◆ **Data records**
- - -
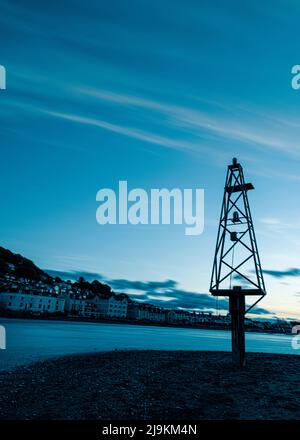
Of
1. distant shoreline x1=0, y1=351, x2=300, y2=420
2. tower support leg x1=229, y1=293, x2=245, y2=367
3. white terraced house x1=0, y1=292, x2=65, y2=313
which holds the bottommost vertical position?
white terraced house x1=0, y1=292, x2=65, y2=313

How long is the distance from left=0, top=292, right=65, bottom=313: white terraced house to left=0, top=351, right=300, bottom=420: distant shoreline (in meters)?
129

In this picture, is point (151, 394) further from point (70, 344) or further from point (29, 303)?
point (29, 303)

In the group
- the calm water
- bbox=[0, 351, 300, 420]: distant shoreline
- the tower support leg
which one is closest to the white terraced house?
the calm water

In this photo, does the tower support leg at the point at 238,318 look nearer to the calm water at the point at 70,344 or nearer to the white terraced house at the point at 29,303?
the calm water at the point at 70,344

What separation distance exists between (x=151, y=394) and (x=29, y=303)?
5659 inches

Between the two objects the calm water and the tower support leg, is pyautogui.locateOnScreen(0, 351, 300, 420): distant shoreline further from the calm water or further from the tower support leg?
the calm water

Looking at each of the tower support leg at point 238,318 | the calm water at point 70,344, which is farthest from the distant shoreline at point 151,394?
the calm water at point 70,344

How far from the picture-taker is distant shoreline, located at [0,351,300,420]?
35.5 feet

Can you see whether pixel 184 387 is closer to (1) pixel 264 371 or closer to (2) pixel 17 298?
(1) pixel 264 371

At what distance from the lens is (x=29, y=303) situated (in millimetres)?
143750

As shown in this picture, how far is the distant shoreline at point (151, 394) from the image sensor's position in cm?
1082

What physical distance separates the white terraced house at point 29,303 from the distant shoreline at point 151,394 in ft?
- - -
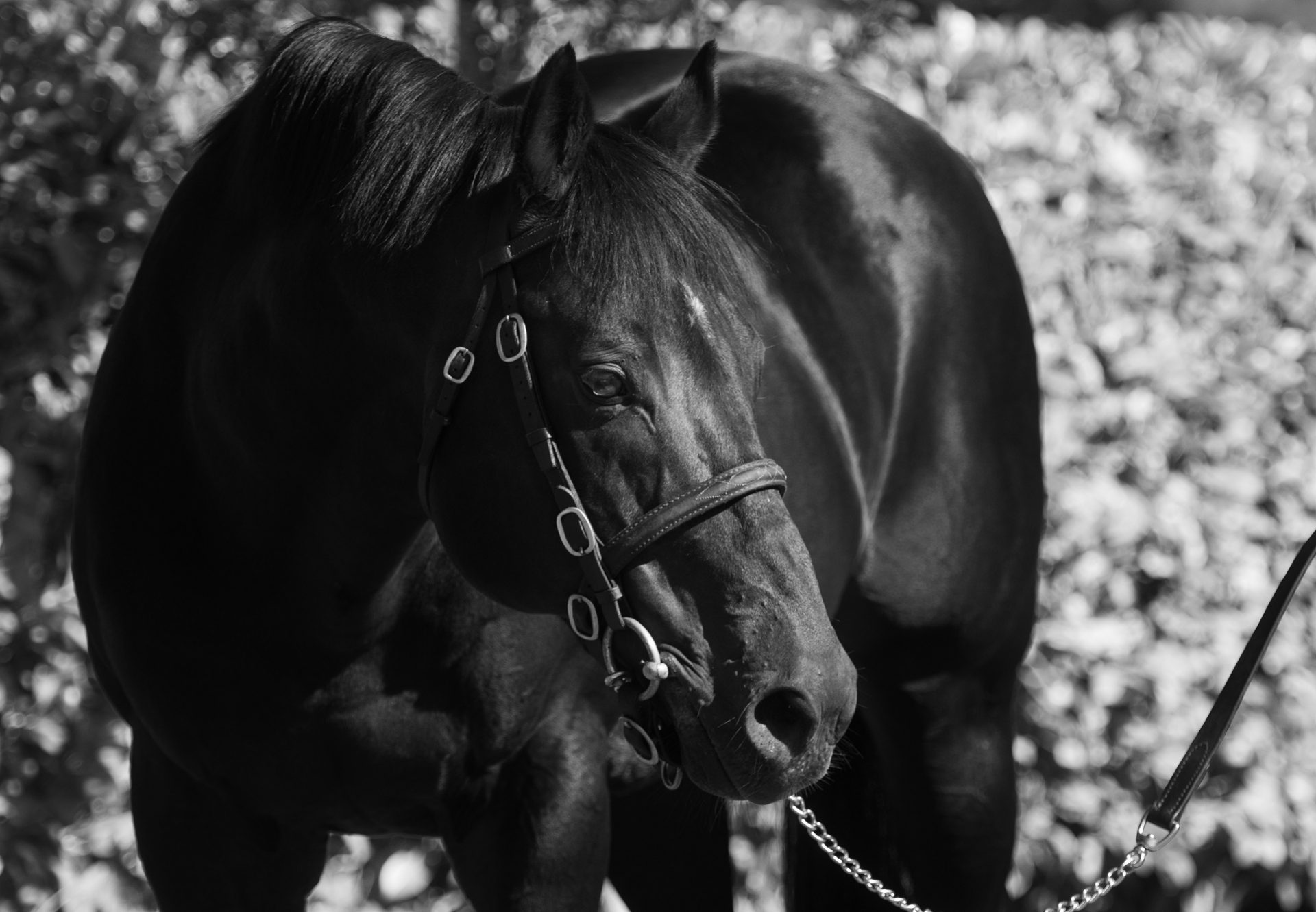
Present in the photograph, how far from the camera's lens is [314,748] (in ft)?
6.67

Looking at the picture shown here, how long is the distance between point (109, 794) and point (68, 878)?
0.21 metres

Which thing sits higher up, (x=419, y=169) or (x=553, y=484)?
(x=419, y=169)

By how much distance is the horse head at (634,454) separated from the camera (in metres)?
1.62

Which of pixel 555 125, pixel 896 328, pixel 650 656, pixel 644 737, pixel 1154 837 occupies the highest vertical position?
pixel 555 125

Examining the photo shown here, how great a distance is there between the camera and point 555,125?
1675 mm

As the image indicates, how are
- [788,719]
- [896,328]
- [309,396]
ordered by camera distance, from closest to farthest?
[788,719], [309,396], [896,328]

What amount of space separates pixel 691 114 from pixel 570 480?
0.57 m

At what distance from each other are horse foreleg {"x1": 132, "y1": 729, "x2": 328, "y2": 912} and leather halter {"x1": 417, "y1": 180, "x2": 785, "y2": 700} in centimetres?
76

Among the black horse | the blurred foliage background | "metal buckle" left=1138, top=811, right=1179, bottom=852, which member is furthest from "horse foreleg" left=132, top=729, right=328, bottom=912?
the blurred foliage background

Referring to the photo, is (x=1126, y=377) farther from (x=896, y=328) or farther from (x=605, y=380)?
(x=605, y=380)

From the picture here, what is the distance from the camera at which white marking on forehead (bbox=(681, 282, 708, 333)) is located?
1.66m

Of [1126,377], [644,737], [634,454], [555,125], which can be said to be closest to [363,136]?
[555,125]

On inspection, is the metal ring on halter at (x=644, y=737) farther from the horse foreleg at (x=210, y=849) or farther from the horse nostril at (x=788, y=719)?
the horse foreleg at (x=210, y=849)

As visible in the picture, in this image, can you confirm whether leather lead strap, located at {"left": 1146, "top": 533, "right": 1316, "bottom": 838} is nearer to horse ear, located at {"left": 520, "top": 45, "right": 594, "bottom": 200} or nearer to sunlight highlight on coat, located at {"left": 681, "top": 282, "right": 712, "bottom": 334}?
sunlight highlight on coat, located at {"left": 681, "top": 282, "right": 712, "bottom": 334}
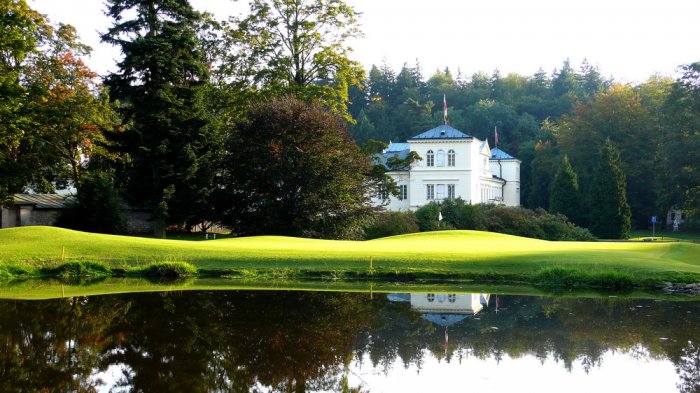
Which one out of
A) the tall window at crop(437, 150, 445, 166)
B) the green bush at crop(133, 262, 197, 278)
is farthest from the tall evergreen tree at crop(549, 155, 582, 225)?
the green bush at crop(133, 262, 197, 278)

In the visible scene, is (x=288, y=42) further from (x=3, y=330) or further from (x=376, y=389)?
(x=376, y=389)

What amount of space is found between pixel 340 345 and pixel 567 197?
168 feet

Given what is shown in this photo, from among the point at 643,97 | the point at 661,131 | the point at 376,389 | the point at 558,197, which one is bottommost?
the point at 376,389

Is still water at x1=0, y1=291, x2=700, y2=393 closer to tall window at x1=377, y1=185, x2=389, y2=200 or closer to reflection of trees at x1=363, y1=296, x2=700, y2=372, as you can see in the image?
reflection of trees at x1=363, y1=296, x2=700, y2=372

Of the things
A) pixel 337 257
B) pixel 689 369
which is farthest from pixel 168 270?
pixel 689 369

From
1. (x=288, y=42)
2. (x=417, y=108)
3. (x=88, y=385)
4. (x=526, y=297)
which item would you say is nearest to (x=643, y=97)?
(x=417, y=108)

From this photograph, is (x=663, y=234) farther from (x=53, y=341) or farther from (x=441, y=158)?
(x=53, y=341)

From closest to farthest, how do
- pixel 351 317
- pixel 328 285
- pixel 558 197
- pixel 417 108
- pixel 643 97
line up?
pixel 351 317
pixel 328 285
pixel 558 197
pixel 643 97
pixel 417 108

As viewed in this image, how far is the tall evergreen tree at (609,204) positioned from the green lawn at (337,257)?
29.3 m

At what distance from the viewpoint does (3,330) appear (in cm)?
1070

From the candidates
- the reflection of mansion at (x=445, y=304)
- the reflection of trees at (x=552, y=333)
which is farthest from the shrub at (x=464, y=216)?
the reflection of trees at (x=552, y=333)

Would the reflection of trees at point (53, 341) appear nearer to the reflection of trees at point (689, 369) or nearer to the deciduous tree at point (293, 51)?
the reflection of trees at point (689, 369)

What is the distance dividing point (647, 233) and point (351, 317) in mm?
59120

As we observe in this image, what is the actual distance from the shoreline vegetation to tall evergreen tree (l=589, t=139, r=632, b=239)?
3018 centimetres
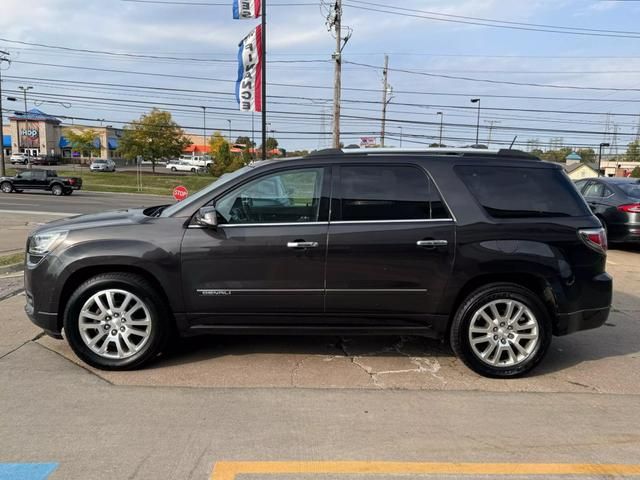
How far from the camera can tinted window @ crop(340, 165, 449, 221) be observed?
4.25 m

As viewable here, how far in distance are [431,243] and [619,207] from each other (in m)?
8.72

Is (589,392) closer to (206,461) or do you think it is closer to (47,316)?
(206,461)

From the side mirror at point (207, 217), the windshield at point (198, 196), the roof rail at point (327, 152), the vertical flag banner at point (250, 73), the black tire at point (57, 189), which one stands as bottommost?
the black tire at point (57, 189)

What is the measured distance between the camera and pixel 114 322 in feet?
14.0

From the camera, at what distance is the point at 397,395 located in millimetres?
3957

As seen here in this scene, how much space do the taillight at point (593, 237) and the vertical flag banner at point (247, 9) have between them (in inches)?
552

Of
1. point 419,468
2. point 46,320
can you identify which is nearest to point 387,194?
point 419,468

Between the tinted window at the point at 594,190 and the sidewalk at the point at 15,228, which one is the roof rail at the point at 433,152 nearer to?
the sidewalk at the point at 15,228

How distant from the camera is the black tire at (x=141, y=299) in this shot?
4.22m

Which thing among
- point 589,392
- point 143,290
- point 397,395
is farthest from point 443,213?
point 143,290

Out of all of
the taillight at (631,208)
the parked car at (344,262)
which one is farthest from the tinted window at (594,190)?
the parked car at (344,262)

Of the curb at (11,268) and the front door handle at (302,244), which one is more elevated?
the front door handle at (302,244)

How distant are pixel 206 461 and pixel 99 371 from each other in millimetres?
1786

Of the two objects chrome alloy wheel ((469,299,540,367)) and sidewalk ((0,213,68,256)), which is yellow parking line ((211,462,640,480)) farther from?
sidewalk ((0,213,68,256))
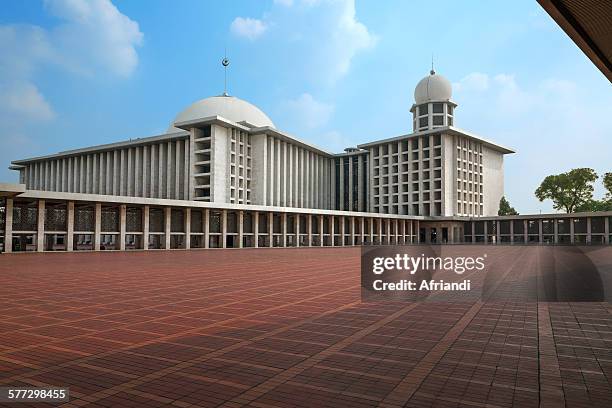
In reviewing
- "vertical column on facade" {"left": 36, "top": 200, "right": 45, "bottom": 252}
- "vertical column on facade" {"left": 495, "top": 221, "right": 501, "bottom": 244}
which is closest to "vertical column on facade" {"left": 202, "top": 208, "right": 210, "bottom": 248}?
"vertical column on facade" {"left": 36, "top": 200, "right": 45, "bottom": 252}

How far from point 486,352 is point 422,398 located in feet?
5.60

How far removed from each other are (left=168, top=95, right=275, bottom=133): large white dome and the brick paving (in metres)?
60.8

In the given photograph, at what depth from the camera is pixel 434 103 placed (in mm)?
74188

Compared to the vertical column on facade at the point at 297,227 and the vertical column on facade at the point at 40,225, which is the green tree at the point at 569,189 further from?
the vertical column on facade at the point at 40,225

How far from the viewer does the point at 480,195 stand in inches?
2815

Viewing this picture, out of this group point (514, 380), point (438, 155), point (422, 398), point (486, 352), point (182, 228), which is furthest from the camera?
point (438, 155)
- - -
◆ **AIM OF THE TASK**
State how many lines in the material above contain the string "handle", treating uppercase and lowercase as different. Reply with the number alone.

◆ **RESULT FOR THIS EXERCISE**
2